3. Determine which payment method to use

While some freelancers still prefer a physical check, many have discovered that ACH or other digital payment methods are faster and more reliable.

4. Send payment to the 1099 contractor

Payment amounts are made to contractors based on invoices submitted that summarize projects or hours worked.

5. Send Form 1099-NEC

The 1099-NEC forms must both be sent to each independent contractor as well as filed with the IRS by January 31st.

To learn more about the above steps in depth, check out our previous blog post on how to pay your contractors and freelancers. For paying international contractors and freelancers, check out our post here.

Why Routable is the best way to pay 1099 contractors

1. Direct deposit for contractors

Small business owners enjoy the confidence—and assurance—that once their invoice has been approved, they will see their payment directly in their account.

2. Easy ACH payments

Fast, reliable ACH payments means contractors submit one-time, secure, encrypted bank account information without having to share sensitive documentation over email. Payments are processed quickly and efficiently throughout the lifecycle of the relationship.

**MATERIAL PROVIDED:**
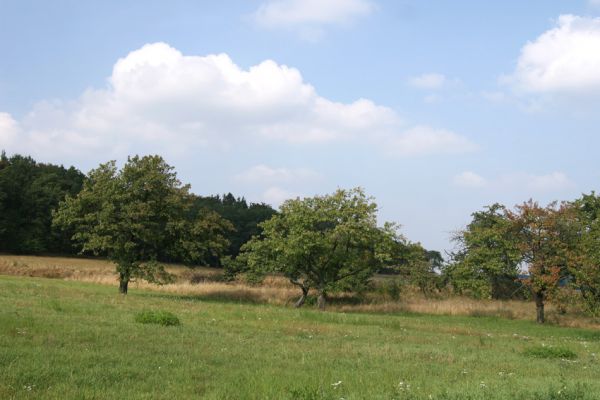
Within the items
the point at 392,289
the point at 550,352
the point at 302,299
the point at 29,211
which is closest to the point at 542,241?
the point at 392,289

**TASK OBJECTIVE:**
Continue the text on paying 1099 contractors, starting right after its final sentence.

**YOUR RESPONSE:**
3. Mass payouts to save time

Paying multiple freelancers and gig workers at once can be time consuming. With CSV uploads, Routable processes hundreds of payments at once while identifying duplicates or potential errors.

4. Automated payments

Live the benefit of increased team productivity with 70% reduction in tedious, manual labor through automation.


Still not sure if jumping on the gig economy bandwagon is the right choice? Here are some common questions businesses new to hiring contractors ask:

Are independent contractors considered a payroll expense?

No. Businesses that pay independent contractors do not have to pay employment taxes like unemployment, workers’ compensation, or Federal Insurance Contribution Act (FICA) for those workers. Further, hiring companies do not have to provide benefits like vacation time, pension plans, or deduct state or federal income taxes for independent contractors.

Can you pay an independent contractor hourly?

Yes. However, while a contract with an independent contractor may have an hourly rate, the hiring business generally does not have a say in when the independent contractor may work. Whereas employees have set hours and schedules, freelancers work on their own time, setting their pace and timelines. With that said, it is always in the best interest of the contractor to work with the hiring business on what hours best match the needs of the project.

Can an independent contractor be paid a salary?

No, not really. While a contract with an independent contractor may be based on project rate or retainer that covers an agreed number of hours—similar to how a salary is structured—the payment would not be considered a salary or a wage. Payment would still be made through invoicing and classified as a vendor.

Is it illegal to treat an employee as an independent contractor?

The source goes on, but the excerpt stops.